**Work instruction**
Reproduce the full passage below about the adopted budgie, word for word and in its original order.

Start of Text under study

We had little idea how much personality a bird can have when we adopted a storm-tossed budgie a couple of years ago. Actually we knew very little about budgies at all, including how to figure out if the bird was male or female. We’ve since learned that “budgie” is an abbreviation of an Australian word, and we’ve become well educated in many different aspects of bird-rearing (and determined that our bird’s a sheila).
Now that our cat has moved on to happier hunting grounds The Bird (Tiger Lilly may have a name for it, but everyone pretty much calls her The Bird) has many more opportunities outside of her cage to have the run (or airspace) of the house. She always wants to be wherever her “flock” (us) is, whether she’s in her cage or not. Any companionship appears better to her than none, but she is especially bonded to Tiger Lilly. Anyone will do in a pinch, or peck, however, as I’ve discovered.

End of Text under study
Start of Data provided

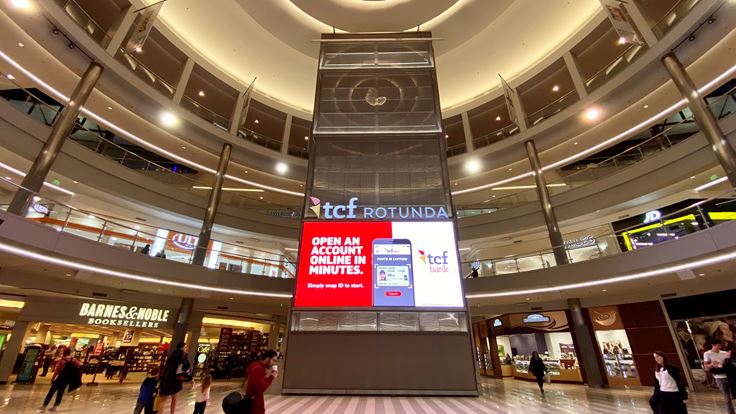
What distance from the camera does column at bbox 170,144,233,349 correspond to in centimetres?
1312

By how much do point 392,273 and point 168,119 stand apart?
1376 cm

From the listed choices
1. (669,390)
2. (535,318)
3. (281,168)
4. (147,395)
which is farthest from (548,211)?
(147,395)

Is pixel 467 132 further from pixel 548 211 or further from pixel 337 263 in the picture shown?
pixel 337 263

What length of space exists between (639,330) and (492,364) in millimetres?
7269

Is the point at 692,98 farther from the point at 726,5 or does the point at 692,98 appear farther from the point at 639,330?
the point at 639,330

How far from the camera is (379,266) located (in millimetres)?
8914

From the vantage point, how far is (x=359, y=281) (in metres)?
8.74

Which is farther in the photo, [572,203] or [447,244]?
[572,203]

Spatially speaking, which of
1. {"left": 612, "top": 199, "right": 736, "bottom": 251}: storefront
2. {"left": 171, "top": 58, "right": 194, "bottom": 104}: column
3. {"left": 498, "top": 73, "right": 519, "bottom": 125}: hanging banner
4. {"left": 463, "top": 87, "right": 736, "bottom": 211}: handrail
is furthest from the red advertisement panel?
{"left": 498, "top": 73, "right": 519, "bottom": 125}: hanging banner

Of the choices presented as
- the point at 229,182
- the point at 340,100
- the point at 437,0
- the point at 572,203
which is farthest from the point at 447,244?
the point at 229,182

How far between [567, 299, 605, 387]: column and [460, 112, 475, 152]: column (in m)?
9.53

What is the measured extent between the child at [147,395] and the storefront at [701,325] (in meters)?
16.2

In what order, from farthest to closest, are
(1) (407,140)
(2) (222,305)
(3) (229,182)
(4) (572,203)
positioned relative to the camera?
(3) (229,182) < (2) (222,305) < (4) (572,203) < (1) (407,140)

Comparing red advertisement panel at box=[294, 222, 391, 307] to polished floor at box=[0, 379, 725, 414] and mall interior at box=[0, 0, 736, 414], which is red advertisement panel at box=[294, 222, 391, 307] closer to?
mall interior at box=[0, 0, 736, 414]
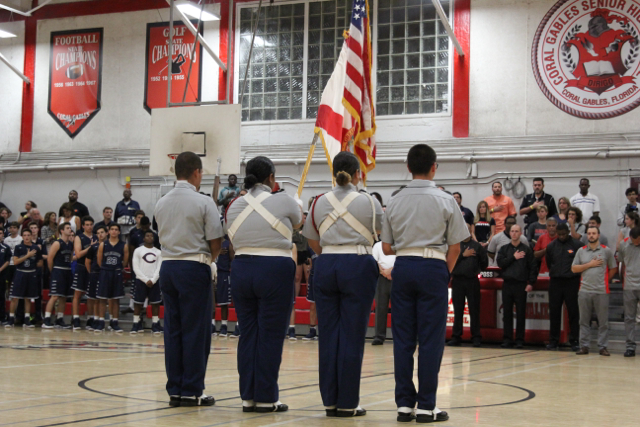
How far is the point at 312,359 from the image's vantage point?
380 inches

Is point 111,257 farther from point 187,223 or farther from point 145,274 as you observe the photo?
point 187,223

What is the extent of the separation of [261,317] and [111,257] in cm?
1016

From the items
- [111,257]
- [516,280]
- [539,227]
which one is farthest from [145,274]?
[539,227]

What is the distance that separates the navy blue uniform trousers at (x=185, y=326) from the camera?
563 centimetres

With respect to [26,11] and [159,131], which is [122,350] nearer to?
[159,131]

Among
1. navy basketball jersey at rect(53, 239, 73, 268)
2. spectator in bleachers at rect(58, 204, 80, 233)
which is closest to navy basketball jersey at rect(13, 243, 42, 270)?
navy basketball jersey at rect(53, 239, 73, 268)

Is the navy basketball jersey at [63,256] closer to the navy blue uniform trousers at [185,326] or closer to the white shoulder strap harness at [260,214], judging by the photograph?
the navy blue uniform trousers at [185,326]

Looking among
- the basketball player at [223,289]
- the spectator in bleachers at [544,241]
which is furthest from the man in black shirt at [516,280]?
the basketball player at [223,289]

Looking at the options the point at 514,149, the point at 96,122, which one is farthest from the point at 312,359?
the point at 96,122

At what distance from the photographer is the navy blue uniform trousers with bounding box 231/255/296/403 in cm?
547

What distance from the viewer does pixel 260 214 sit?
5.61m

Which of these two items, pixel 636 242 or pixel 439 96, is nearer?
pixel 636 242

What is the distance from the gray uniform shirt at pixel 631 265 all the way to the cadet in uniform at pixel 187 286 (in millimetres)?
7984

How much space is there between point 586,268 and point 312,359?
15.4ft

End of Data provided

**Problem solution**
We had little idea how much personality a bird can have when we adopted a storm-tossed budgie a couple of years ago. Actually we knew very little about budgies at all, including how to figure out if the bird was male or female. We’ve since learned that “budgie” is an abbreviation of an Australian word, and we’ve become well educated in many different aspects of bird-rearing (and determined that our bird’s a sheila).
Now that our cat has moved on to happier hunting grounds The Bird (Tiger Lilly may have a name for it, but everyone pretty much calls her The Bird) has many more opportunities outside of her cage to have the run (or airspace) of the house. She always wants to be wherever her “flock” (us) is, whether she’s in her cage or not. Any companionship appears better to her than none, but she is especially bonded to Tiger Lilly. Anyone will do in a pinch, or peck, however, as I’ve discovered.